(Given passage)
Who am I talking about? Theodor “Ted” Geisel, better known as Dr. Seuss.


I’m sure you know who Dr. Seuss is, but did you know that his work was rejected by 27 different publishers before his first children’s book was published?


Twenty-seven , friend.


And did you know that, before he drafted his first children’s book, he drew political cartoons and made short films for the United States Army?


Why am I telling you all of this?


Well, first, because I love to share stories to help encourage you. I love to share how people overcame struggles and failures, how their lives were changed, their bodies were healed, their marriages and families were made whole, and their finances were fixed.


Because stories give you pictures of hope. You can read about or listen to someone’s story—like Dr. Seuss’s—and be encouraged.


I also shared his story because I want to give you an example of what can happen if you don’t settle.


Dr. Seuss could’ve settled for drawing political cartoons or making short films for the military instead of writing children’s books. He could’ve quit when he was rejected by publishers the first time, or the second time, or the twentieth time. But he didn’t. (And his story doesn’t even tell us he trusted in God.)
(End Given passage)
Task set
(a) Rewrite the paragraph of the Dr. Seuss passage beginning "Dr. Seuss could've settled" as a shorter version that keeps its main facts.
(b) In the Dr. Seuss passage, list every kind of story about people that the writer says they love to share.
(Provided records)
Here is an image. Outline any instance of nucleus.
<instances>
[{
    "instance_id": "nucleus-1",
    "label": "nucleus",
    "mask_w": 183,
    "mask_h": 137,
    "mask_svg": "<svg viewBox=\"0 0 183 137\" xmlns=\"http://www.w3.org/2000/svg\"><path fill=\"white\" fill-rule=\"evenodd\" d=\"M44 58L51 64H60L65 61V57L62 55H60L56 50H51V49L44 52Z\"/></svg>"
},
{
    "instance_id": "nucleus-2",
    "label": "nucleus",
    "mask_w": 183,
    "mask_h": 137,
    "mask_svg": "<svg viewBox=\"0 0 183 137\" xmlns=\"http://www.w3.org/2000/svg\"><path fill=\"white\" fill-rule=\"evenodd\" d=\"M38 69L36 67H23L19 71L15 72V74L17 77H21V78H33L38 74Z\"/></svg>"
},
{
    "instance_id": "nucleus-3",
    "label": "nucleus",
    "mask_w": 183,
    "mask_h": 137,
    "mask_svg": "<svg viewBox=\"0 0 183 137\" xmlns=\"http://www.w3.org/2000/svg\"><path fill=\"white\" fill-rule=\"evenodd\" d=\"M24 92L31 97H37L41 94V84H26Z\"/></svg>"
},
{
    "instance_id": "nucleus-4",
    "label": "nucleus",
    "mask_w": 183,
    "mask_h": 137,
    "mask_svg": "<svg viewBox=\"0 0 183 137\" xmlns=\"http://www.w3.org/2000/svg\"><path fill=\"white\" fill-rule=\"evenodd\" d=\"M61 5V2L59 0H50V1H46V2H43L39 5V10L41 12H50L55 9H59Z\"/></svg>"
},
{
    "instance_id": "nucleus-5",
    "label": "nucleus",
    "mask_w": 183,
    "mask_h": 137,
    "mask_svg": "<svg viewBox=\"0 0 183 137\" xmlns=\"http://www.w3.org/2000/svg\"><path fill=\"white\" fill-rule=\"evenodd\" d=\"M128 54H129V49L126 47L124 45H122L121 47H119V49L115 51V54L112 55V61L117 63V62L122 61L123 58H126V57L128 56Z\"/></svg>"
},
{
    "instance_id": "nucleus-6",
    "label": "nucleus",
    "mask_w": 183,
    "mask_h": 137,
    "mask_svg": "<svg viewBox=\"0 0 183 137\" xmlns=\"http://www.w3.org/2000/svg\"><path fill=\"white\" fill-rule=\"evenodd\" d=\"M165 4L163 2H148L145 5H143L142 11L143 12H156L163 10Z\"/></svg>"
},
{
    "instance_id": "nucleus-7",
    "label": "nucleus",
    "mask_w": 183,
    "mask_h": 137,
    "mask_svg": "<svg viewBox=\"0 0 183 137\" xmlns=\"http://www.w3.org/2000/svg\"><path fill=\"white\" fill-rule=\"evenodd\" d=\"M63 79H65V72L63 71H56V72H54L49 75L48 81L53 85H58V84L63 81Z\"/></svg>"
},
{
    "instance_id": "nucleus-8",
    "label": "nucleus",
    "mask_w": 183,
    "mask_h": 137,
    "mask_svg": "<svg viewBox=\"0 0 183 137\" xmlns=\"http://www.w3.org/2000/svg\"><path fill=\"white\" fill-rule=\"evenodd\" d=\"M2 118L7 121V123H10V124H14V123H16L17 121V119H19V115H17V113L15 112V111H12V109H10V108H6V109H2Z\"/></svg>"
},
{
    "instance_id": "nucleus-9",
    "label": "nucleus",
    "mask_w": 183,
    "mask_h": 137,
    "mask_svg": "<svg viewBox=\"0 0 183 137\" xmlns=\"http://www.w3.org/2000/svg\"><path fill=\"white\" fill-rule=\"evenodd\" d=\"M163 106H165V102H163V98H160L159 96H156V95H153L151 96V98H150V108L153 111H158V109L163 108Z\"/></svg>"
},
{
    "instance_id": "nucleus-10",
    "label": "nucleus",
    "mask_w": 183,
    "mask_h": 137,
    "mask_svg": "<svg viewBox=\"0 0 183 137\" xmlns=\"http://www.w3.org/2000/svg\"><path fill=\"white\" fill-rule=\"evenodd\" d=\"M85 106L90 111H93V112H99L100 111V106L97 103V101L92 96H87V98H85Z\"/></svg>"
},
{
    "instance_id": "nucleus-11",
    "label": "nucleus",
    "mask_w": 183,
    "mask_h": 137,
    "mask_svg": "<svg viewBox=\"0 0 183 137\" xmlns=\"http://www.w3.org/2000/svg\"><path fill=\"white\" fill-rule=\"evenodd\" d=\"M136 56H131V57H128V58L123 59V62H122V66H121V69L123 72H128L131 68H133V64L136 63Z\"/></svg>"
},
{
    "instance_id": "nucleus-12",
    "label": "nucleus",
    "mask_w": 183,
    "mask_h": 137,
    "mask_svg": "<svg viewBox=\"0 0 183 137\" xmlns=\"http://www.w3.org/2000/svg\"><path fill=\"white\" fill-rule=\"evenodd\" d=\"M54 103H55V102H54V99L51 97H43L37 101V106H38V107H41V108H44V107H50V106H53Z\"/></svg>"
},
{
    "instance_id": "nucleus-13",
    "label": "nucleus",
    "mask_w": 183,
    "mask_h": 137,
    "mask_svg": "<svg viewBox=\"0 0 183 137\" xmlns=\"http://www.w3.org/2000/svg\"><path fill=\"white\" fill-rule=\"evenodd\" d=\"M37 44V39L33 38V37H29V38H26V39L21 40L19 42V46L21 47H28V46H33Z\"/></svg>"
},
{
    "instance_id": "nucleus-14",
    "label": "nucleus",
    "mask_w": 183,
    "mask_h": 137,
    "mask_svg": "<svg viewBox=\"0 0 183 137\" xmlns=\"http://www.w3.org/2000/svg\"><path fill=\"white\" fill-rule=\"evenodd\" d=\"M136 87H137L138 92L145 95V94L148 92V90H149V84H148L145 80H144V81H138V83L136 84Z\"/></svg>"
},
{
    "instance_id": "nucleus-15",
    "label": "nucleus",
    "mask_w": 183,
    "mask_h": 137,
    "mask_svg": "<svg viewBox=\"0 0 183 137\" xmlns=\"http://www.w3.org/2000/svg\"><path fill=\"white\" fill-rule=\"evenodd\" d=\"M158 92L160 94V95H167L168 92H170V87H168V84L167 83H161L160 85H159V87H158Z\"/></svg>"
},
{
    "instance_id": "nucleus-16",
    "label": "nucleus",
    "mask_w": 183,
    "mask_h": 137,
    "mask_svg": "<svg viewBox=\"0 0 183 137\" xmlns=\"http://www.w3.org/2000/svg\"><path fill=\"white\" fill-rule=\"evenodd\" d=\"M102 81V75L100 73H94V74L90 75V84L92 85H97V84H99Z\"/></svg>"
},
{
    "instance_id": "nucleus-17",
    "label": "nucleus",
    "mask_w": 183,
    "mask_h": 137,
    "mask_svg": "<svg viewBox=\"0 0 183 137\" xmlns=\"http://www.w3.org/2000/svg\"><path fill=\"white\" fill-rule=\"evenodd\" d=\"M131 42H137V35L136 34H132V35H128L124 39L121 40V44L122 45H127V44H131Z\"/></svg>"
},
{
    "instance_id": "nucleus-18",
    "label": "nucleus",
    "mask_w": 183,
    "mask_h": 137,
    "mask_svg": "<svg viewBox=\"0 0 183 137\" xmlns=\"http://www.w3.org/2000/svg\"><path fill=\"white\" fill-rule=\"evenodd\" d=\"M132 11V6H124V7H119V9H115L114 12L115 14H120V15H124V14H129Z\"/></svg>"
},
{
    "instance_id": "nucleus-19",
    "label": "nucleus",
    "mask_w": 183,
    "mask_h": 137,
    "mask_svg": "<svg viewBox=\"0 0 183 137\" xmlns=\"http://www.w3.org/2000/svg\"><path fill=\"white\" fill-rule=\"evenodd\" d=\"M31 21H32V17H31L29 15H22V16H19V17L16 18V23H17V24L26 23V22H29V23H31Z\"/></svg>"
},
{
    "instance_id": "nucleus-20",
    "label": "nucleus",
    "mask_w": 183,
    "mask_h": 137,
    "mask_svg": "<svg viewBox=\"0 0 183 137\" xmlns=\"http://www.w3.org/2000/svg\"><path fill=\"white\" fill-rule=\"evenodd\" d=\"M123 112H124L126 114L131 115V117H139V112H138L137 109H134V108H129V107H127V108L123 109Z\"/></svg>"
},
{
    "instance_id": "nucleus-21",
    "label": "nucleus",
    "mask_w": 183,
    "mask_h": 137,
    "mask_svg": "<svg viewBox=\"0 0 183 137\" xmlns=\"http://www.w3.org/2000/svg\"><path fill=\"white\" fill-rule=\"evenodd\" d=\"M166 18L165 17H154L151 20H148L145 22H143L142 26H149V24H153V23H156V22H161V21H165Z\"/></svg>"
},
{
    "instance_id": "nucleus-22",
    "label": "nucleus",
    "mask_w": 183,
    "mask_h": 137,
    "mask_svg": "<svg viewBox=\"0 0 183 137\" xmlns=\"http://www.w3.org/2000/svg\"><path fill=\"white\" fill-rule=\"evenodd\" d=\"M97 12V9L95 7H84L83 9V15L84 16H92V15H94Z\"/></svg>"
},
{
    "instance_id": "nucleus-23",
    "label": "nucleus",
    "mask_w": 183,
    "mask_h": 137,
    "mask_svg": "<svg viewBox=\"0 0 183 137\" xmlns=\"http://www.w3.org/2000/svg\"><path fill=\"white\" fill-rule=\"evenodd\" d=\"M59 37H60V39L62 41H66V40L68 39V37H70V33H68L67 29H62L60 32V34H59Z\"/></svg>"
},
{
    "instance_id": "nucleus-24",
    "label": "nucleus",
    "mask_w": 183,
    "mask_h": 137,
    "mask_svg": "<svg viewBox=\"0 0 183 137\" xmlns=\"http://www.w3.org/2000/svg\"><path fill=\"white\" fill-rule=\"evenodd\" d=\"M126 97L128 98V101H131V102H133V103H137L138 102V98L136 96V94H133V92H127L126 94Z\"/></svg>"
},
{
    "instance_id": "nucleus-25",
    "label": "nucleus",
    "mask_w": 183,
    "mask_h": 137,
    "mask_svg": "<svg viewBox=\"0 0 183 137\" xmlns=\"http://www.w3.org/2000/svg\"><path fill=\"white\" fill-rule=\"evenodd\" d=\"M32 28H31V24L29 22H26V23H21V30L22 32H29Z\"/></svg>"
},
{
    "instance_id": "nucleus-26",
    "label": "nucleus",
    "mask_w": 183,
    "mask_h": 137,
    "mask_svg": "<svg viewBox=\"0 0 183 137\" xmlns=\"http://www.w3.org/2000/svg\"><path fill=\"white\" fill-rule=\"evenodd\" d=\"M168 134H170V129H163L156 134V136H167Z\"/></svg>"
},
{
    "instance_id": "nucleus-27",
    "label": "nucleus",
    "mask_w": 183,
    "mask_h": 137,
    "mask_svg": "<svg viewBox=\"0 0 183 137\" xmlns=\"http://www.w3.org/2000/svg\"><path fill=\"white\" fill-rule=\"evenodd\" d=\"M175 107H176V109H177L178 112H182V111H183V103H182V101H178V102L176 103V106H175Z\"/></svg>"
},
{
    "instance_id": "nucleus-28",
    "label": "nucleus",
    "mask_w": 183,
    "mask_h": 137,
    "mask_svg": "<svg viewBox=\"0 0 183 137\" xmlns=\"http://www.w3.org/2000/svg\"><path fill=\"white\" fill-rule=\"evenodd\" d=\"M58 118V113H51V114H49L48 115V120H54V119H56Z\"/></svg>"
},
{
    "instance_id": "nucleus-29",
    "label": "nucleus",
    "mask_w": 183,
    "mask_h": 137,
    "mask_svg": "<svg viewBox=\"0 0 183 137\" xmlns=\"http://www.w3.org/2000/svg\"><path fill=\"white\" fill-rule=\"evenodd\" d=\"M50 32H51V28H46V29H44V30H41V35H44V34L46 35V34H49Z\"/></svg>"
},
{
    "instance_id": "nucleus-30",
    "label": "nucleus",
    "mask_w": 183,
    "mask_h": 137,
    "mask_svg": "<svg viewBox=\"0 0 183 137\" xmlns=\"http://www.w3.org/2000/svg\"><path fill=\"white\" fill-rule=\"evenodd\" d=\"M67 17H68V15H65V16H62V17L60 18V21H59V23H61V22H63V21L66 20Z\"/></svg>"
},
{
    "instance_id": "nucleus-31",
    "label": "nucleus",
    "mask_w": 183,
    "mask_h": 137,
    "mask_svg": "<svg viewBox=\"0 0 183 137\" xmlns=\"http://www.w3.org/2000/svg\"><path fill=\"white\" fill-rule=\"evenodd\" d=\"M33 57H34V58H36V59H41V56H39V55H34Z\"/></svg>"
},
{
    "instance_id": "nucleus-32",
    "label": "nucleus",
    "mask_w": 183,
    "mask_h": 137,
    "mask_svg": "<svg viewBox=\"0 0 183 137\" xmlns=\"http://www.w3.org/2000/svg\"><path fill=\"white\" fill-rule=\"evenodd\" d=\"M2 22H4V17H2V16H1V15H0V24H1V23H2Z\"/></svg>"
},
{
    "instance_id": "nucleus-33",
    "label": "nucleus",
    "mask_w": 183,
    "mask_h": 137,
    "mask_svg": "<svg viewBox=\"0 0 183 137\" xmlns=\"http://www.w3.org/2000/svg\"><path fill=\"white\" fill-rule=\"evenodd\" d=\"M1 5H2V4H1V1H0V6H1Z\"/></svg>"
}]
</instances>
(End Provided records)
Answer list
(a) Dr. Seuss could have settled for political cartoons or military short films instead of writing children's books, or quit after any of his publisher rejections, but he didn't. His story doesn't even say he trusted in God.

(b)
- How people overcame struggles and failures
- How their lives were changed
- How their bodies were healed
- How their marriages and families were made whole
- How their finances were fixed